I rubbed my lower back. "No, I don't think so."
"That's a pity," she said, standing in the middle of the stairwell. The duffel bag she had earlier was now gone. "We're waiting for my friend and then we'll have a chat."
"Umm. I would, but Broadrick is waiting for me at home. He'll notice if I don't show up," I lied.
She came down another step, and I moved further into the basement. I wasn't getting out via that staircase anyway, so maybe I'd find some place to hide before her friend showed up. I'm positive I didn't want to meet them. Along the left side of the open space, they had stacks of plastic totes with various holidays written on the outside. A door on the far side led to their furnace and water heater. Vivi and I used to hide there during hide-and-seek when we were kids.
"I don't understand what happened," I said, staring at my aunt.
She adjusted the belt on her jeans and tucked in the front of her leopard print tank top that had untucked while she tried to kill me. "I really don't have time to get into the specifics, Vonnie. Your mother is expecting me for craft night."
I closed my eyes, but when I opened them again, nothing changed. Still locked in a basement with a murderer. She was still going to craft night? To make a quilt?
"Who will be there to console your mother about her horrible daughter if I don't show up?" she continued. "Your mother needs a lot of support right now. Her brother is in jail, her favorite daughter is moving to Texas, and they're about to find her eldest floating in the ocean. I'll have to make her a casserole."

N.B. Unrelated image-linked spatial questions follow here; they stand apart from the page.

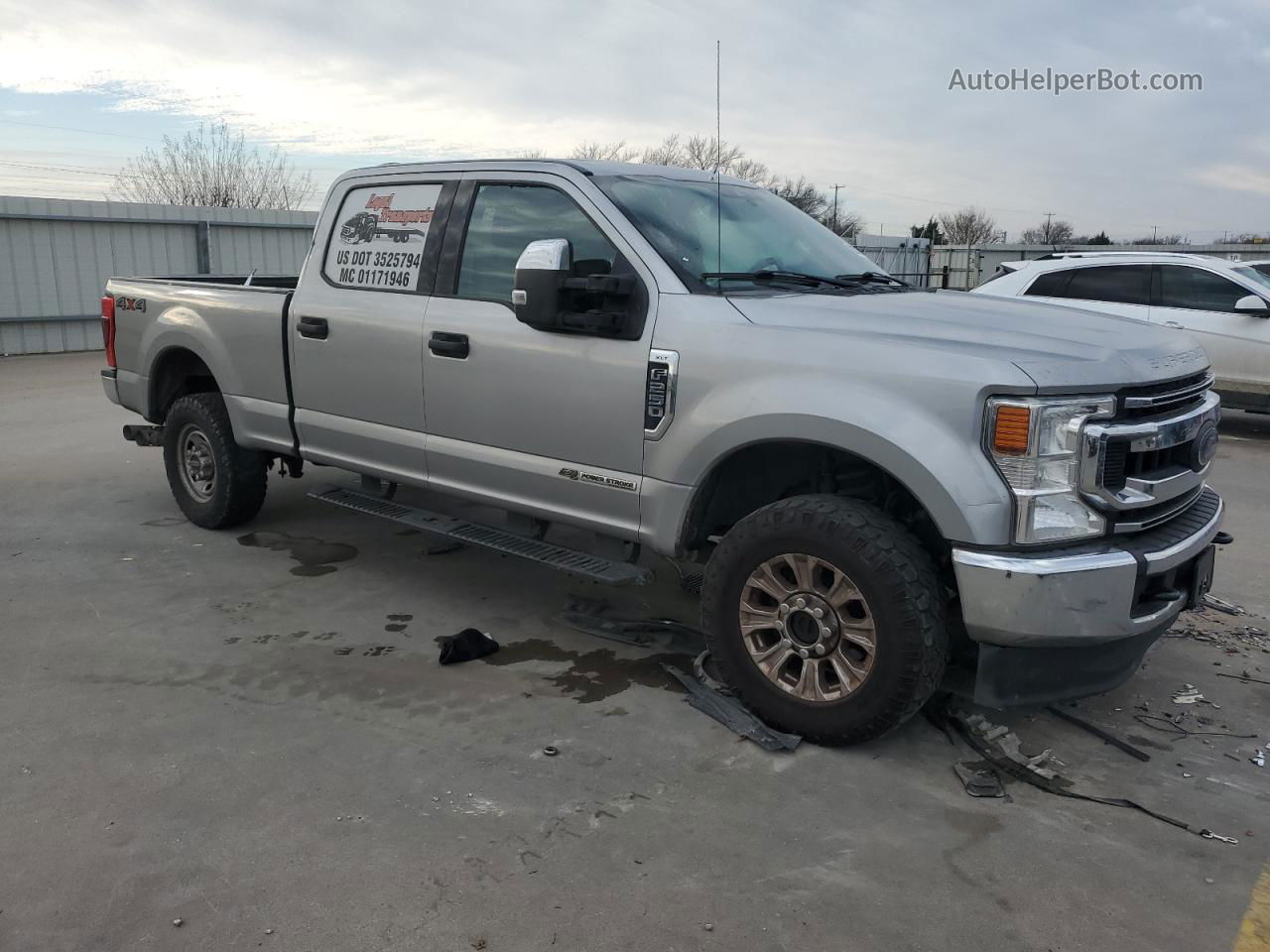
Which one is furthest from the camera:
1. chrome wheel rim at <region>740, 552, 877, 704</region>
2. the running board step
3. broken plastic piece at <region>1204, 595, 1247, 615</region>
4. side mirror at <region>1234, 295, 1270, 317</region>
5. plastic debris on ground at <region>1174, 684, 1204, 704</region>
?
side mirror at <region>1234, 295, 1270, 317</region>

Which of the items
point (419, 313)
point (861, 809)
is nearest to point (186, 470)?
point (419, 313)

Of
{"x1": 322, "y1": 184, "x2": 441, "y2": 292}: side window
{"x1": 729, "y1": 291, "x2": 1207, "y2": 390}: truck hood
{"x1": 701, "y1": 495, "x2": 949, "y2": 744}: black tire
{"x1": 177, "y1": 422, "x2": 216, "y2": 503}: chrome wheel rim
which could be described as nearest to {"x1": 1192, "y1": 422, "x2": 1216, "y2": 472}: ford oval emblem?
{"x1": 729, "y1": 291, "x2": 1207, "y2": 390}: truck hood

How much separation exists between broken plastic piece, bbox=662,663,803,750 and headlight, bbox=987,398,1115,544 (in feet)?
3.60

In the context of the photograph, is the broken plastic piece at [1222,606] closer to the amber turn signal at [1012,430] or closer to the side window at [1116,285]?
the amber turn signal at [1012,430]

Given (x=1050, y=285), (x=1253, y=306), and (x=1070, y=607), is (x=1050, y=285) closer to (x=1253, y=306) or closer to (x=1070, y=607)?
(x=1253, y=306)

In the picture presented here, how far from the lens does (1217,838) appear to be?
10.2 ft

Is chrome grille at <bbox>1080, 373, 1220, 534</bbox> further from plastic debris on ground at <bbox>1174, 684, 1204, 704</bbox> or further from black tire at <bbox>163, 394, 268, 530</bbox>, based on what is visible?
black tire at <bbox>163, 394, 268, 530</bbox>

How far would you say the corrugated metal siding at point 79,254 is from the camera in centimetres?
1558

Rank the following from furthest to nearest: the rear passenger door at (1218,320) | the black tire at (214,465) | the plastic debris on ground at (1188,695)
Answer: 1. the rear passenger door at (1218,320)
2. the black tire at (214,465)
3. the plastic debris on ground at (1188,695)

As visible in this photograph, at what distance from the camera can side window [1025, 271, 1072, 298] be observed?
1032 centimetres

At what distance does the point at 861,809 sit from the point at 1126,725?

"You're horrible." How did we not see this for so many years? Was she always bad, or did she have one of those brain-eating worms that changed your personality?
The door behind my aunt opened and a tall skinny man in his mid-twenties met her on the stairs.
"Thank you, Bowie." She accepted a black handgun from him that matched the one he had aimed at me. They kissed quickly before turning back to me with similar stances and both guns pointed at me. Like a matched pair.
"Wait. You were cheating on Uncle Richard?" Aunt Claire was the cheater? Is that what changed? Or did she kiss all her henchmen with tongue? "Why?"
My head hurt. The pain started on top of my left eyeball and shot outward in all directions.
Aunt Claire laughed, and the sound bounced off the basement walls, hitting me from multiple directions. "What Bowie and I share is special. We're bonded."
"Like wolves?" I asked. None of this made sense. Claire had been the cheater all along. And an evil-filled one.
Bowie cleared the remaining five steps and approached me. I backed up against the wall, trying to get away from him. I couldn't see anything in the area to use as a weapon, and he had a loaded gun a foot from me.
"Try to avoid her face," Aunt Claire said. "Her mother will want an open casket."
Once she finished speaking, Bowie swung out with his free hand and slugged me in the gut. My back hit the wall, another round of pain shooting up my spine.
"But you're my aunt," I stammered after air filled my lungs again.